Pagan shook his head, stood up, felt an immense pressure in his chest. He didn't want company, talkative or otherwise. He would follow Foxworth's trail alone. He borrowed Ewing's pistol, a Smith and Wesson, and Billy drove him from Golden Square out along the motorway to Heathrow.

On the way Billy Ewing mentioned the result of his inquiries into Harry Hurt and Sheridan Perry. Pagan could barely recall having made the request; it seemed such a long time ago. Rich pair of buggers, Frank, was how Billy Ewing phrased it. “But wealth, as my old Grannie used to phrase it, is no guarantee of immortality.”

“Meaning?”

“Harry Hurt was assassinated in Washington, and Sheridan Perry has disappeared.”

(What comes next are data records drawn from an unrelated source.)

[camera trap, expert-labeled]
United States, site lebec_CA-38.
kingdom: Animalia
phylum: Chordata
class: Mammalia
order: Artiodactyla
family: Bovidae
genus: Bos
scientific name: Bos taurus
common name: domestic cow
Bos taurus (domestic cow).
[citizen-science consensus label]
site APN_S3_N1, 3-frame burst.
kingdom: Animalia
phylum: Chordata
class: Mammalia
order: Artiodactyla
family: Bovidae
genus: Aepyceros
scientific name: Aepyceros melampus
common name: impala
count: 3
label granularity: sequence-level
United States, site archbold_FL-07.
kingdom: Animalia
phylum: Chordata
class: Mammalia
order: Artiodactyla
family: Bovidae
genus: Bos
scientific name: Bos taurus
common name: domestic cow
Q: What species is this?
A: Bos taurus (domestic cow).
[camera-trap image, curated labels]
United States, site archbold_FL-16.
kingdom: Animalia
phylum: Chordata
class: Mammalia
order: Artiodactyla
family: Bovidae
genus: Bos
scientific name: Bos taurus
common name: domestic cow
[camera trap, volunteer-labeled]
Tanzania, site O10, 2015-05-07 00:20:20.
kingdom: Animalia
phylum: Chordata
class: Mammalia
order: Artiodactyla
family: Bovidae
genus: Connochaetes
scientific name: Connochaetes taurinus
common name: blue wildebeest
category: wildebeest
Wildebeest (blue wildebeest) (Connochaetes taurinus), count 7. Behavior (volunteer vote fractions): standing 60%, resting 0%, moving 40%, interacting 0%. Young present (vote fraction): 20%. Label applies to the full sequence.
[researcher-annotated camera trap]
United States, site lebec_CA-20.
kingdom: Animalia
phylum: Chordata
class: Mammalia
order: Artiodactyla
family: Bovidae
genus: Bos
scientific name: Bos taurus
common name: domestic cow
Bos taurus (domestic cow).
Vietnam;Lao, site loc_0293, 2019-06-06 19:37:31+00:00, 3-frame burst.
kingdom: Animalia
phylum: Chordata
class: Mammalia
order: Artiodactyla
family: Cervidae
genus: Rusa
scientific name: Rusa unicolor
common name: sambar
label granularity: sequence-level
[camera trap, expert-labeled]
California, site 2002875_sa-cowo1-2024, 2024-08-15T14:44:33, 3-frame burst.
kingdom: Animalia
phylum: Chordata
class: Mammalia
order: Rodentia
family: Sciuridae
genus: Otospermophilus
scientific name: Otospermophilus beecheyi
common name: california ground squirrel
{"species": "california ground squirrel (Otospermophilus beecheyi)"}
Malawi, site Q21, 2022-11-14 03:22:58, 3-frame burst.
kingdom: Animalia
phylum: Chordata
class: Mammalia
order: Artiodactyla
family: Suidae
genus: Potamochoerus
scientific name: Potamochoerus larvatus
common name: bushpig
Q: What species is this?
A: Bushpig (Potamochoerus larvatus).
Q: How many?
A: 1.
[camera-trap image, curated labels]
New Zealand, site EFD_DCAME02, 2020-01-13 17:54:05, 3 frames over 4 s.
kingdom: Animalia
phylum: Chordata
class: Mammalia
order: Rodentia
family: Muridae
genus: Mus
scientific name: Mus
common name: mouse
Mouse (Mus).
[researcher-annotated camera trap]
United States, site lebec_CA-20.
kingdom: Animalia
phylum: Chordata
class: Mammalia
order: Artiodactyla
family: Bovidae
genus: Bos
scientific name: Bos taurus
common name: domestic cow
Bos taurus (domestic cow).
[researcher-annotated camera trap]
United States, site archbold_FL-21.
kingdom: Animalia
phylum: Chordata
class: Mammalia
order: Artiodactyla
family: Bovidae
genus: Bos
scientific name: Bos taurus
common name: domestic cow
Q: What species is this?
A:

“Somehow I'm not surprised,” Pagan said.

Billy Ewing sighed. “There's a lot of dying going on, Frank.”

Scotland

The flight to Glasgow was uneventful. It was just after eight a.m. when Pagan arrived and took a taxi to the city centre. Morning sunlight in the city, an unexpected state of affairs, and lovely, the breeze off the River Clyde bracing, the clouds rushing across a clear blue sky. In the heart of Glasgow Pagan went at once to the offices of the Executive Motor Car Company in West Nile Street. This was the new Glasgow – gone was a certain tired, washed-out drabness, a weariness of the soul that had given the city the appearance of some Baltic capital. Uplifted, scrubbed, renewed, it was as if the city had overcome an inferiority complex after many years of arduous, expensive therapy.